» Problem details
Reproduce the whole of the records exactly, and make sure no picture is carried into the result.

☆ ☆ ☆ ☆ ☆ ☆ ☆

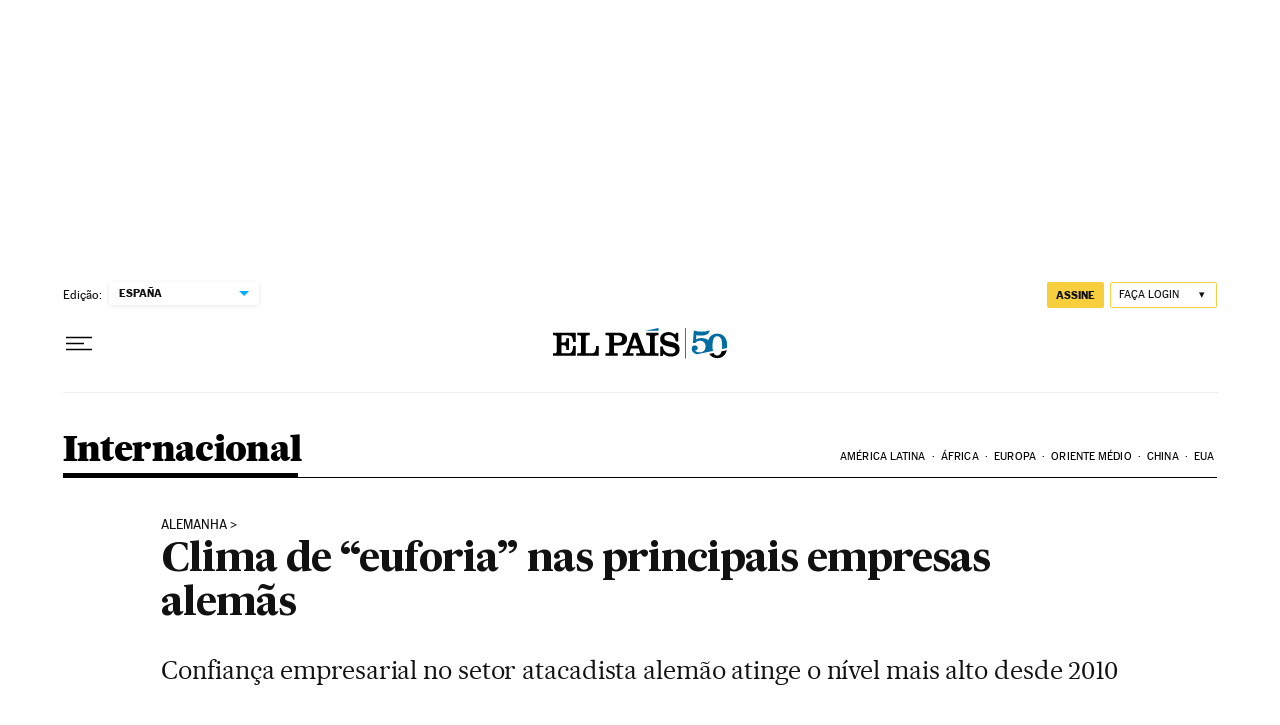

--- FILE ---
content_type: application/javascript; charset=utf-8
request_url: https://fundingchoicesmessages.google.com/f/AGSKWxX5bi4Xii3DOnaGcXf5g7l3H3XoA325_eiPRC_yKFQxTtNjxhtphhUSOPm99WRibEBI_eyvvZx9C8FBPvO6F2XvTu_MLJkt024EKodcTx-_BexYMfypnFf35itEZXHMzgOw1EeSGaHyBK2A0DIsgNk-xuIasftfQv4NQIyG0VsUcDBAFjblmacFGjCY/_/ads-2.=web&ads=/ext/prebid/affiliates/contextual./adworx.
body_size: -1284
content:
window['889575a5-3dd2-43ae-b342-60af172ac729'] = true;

☆ ☆ ☆ ☆ ☆ ☆ ☆

» Your response
--- FILE ---
content_type: application/javascript; charset=utf-8
request_url: https://fundingchoicesmessages.google.com/f/AGSKWxX5bi4Xii3DOnaGcXf5g7l3H3XoA325_eiPRC_yKFQxTtNjxhtphhUSOPm99WRibEBI_eyvvZx9C8FBPvO6F2XvTu_MLJkt024EKodcTx-_BexYMfypnFf35itEZXHMzgOw1EeSGaHyBK2A0DIsgNk-xuIasftfQv4NQIyG0VsUcDBAFjblmacFGjCY/_/ads-2.=web&ads=/ext/prebid/affiliates/contextual./adworx.
body_size: -1284
content:
window['889575a5-3dd2-43ae-b342-60af172ac729'] = true;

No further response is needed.